Short text fragments from websites
= = = =
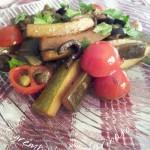 Zucchine capperi, olive e pomodorini.Contorno sfizioso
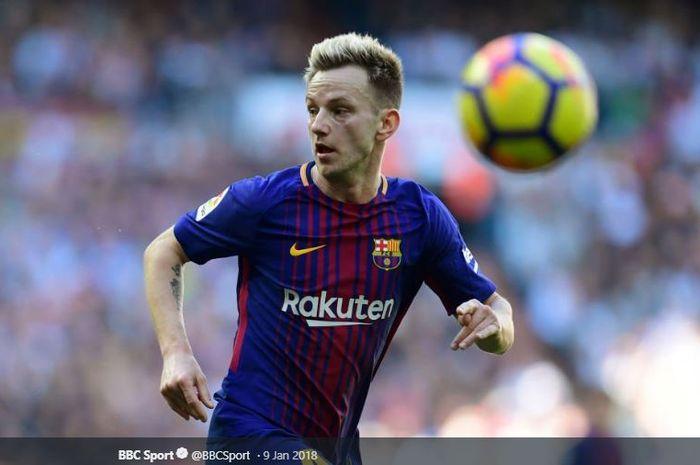 Gelandang FC Barcelona, Ivan Rakitic, nasibnya masih belum jelas di Barcelona dikarenakan manajemen Barcelona masih belum menanggapi perpanjangan kontrak sang pemain.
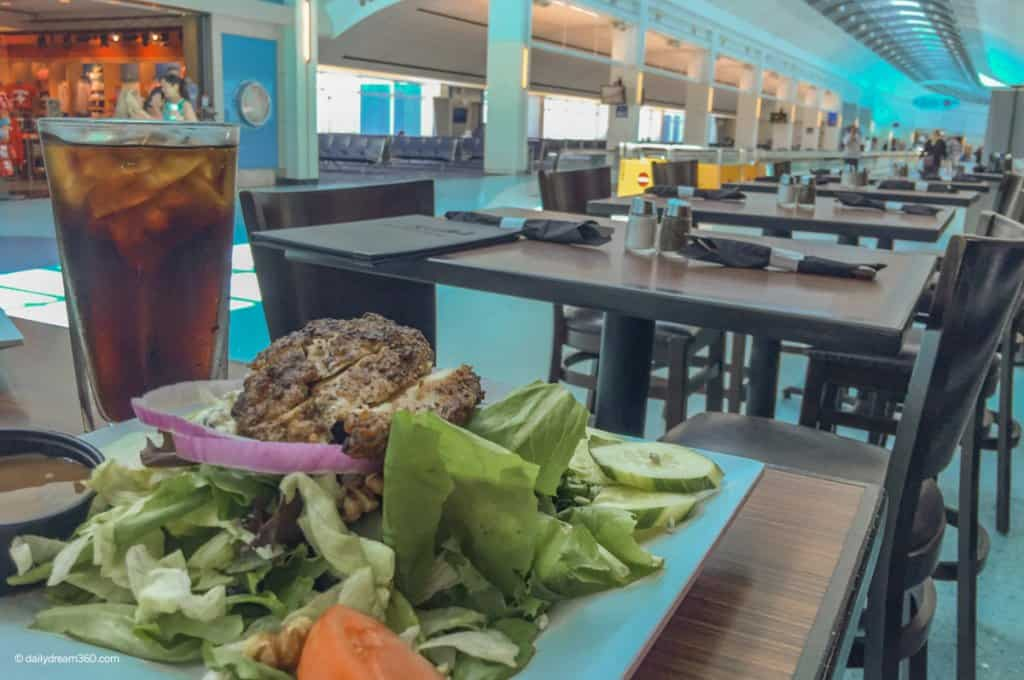 How to Eat Healthy at the Airport: Healthy Airport Foods and Snacks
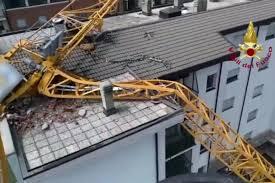 Gru cade su un palazzo a Rozzano per il forte temporale: aperta un'indagine  per disastro colposo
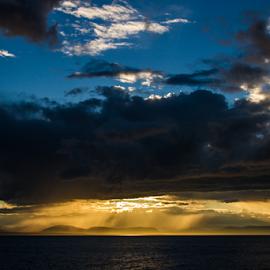 Pied de vent by Thierry Madère - Landscapes Cloud Formations (  )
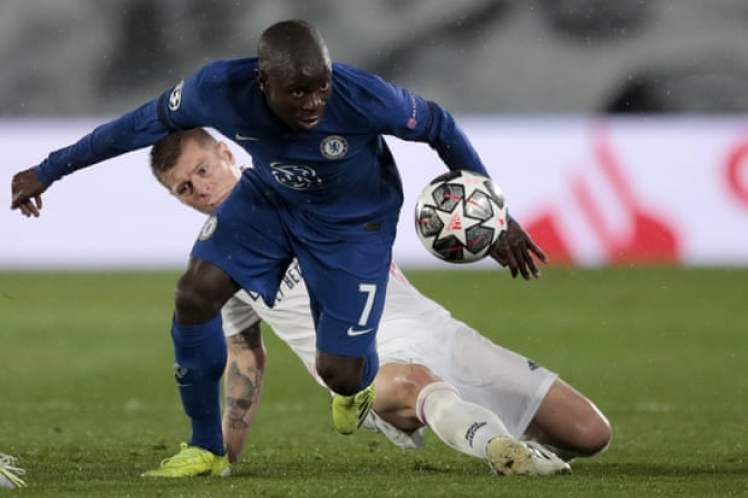 Kante was instrumental in the 1st leg, will he prove to be the point of difference again for the Blues in the 2nd leg? Credit | Bernat Armangué/AP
= = = =
[PROMPT] From the line with "How to Eat Healthy" to the last line above, restate each line word for word, but skip the pictures.

[SOLUTION TO THIS TASK]
 How to Eat Healthy at the Airport: Healthy Airport Foods and Snacks
 Gru cade su un palazzo a Rozzano per il forte temporale: aperta un'indagine  per disastro colposo
 Pied de vent by Thierry Madère - Landscapes Cloud Formations (  )
 Kante was instrumental in the 1st leg, will he prove to be the point of difference again for the Blues in the 2nd leg? Credit | Bernat Armangué/AP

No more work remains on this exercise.